* **WHAT IS ASKED**
Copy out the lines word for word, starting at the line that contains "this 624×936 image." and ending at the line that contains "rusty metal sign [81, 532, 540, 932]". Include both of those lines.

* **STORED ROWS**
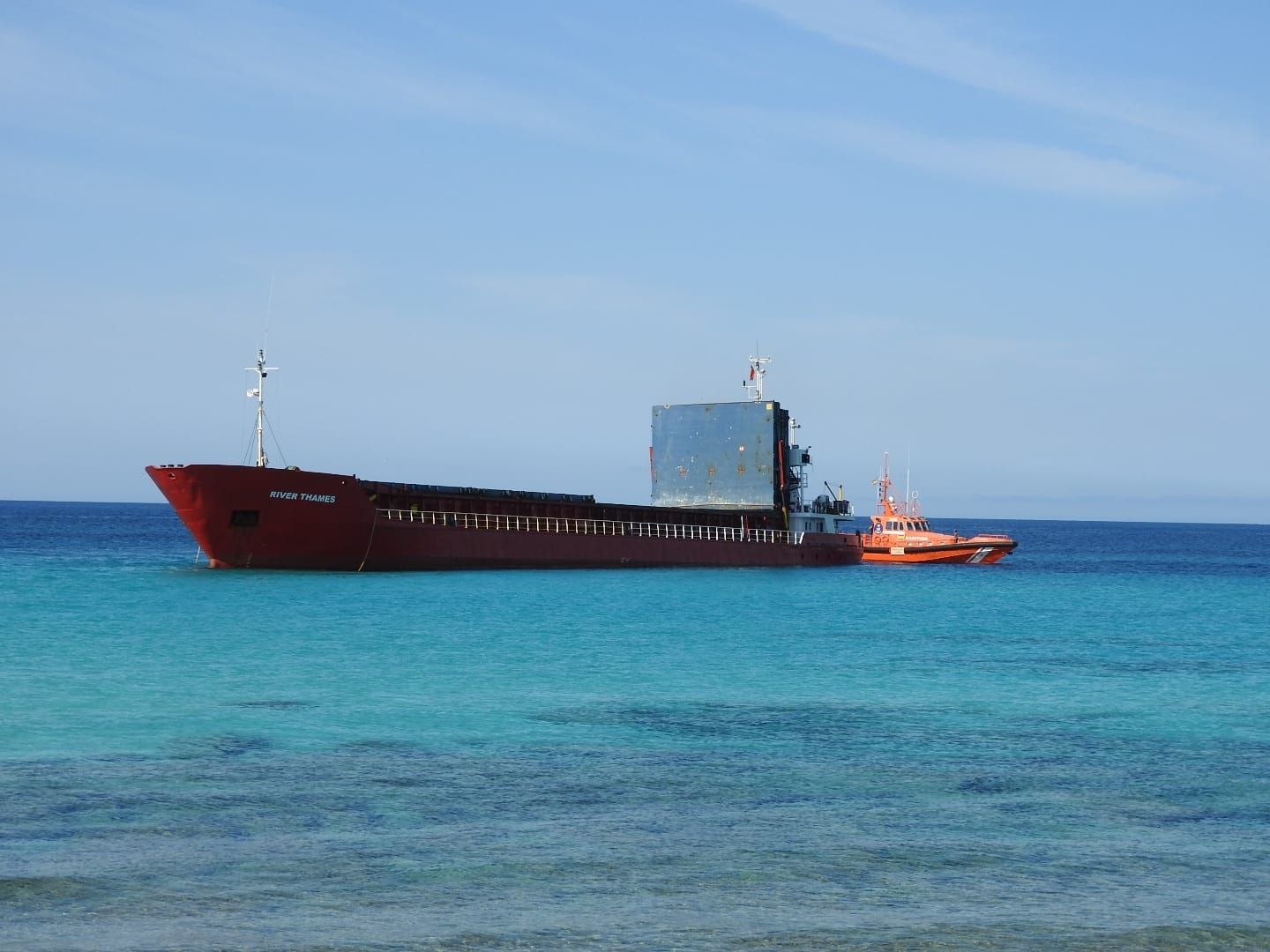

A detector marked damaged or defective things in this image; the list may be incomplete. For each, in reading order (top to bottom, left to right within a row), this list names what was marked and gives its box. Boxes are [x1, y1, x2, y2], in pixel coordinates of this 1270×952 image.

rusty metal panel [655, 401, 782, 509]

---

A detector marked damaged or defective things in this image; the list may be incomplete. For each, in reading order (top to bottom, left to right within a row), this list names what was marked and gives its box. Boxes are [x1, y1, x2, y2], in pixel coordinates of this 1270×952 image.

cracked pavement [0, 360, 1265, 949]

* * *

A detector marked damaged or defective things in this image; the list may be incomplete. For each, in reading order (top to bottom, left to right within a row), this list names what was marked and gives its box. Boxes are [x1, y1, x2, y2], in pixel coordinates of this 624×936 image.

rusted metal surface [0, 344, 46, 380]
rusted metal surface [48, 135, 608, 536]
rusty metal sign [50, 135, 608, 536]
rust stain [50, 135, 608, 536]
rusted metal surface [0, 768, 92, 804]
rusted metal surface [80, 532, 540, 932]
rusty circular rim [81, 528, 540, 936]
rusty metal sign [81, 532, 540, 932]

* **OUTPUT FOR THIS TASK**
A detector marked damaged or defective things in this image; the list may be incomplete. For each, in reading order (top to bottom, left to right within a row), this list names what was marked and gives its box. Boxes are [x1, y1, x2, y2], in pixel coordinates of this 624×936 image.

rusted metal surface [0, 344, 46, 380]
rusted metal surface [48, 135, 608, 536]
rusty metal sign [50, 135, 608, 536]
rust stain [50, 135, 608, 536]
rusted metal surface [0, 768, 92, 804]
rusted metal surface [80, 532, 540, 932]
rusty circular rim [81, 528, 540, 936]
rusty metal sign [81, 532, 540, 932]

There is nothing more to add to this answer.